| TEXTO CITADO |
▼
Assim, o relato de experiência se subdivide em três partes, na primeira a apresentação do PAVH, na sequência o relato das expositoras e finalmente a discussão sobre a experiência.

O PROGRAMA

Os estudos atuais descrevem o ambiente escolar como um lugar que, na maioria das vezes, propicia vivências com repercussões negativas para a saúde mental das crianças, assim, os conflitos interpessoais no cotidiano escolar são considerados como sendo uma das maiores causas de estresse na infância (TRIVELLATO-FERREIRA; MARTURANO, 2008; CORREIA-ZANINI; MARTURANO, 2015; CREPALDI, 2016). “A vida em comunidade é impossível sem justiça, que é a base da moralidade. Portanto, uma convivência respeitosa tem sua base na ação moral de cada indivíduo” (BORGES; MARTURANO, 2010, p. 43).

Adotamos a definição de La Taille (2006) de comportamento moral como sendo o sistema de regras e princípios que pressupõe por parte do indivíduo a legitimação do sentimento de obrigatoriedade, e que se relaciona ao bem-estar de todos os envolvidos. Apesar de os recursos que a criança possui, em termos de desempenho social, e que determinam a qualidade dos relacionamentos, serem originalmente gerados no meio familiar (DEL PRETTE; DEL PRETTE, 2005), há que se considerar que as crianças passam a maior parte do tempo dentro da comunidade escolar e, portanto, interagem na fase mais primária da formação de sua personalidade com as professoras e os colegas de sala.
▲
| DADOS FORNECIDOS |
▼
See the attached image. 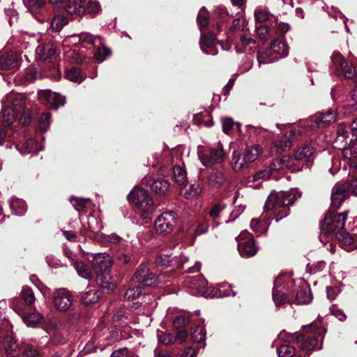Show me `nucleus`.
▲
| TAREFA PROPOSTA |
Transcreva o texto citado inteiro, do começo ao fim, sem mudar nenhuma palavra.

| RESULTADO |
Assim, o relato de experiência se subdivide em três partes, na primeira a apresentação do PAVH, na sequência o relato das expositoras e finalmente a discussão sobre a experiência.

O PROGRAMA

Os estudos atuais descrevem o ambiente escolar como um lugar que, na maioria das vezes, propicia vivências com repercussões negativas para a saúde mental das crianças, assim, os conflitos interpessoais no cotidiano escolar são considerados como sendo uma das maiores causas de estresse na infância (TRIVELLATO-FERREIRA; MARTURANO, 2008; CORREIA-ZANINI; MARTURANO, 2015; CREPALDI, 2016). “A vida em comunidade é impossível sem justiça, que é a base da moralidade. Portanto, uma convivência respeitosa tem sua base na ação moral de cada indivíduo” (BORGES; MARTURANO, 2010, p. 43).

Adotamos a definição de La Taille (2006) de comportamento moral como sendo o sistema de regras e princípios que pressupõe por parte do indivíduo a legitimação do sentimento de obrigatoriedade, e que se relaciona ao bem-estar de todos os envolvidos. Apesar de os recursos que a criança possui, em termos de desempenho social, e que determinam a qualidade dos relacionamentos, serem originalmente gerados no meio familiar (DEL PRETTE; DEL PRETTE, 2005), há que se considerar que as crianças passam a maior parte do tempo dentro da comunidade escolar e, portanto, interagem na fase mais primária da formação de sua personalidade com as professoras e os colegas de sala.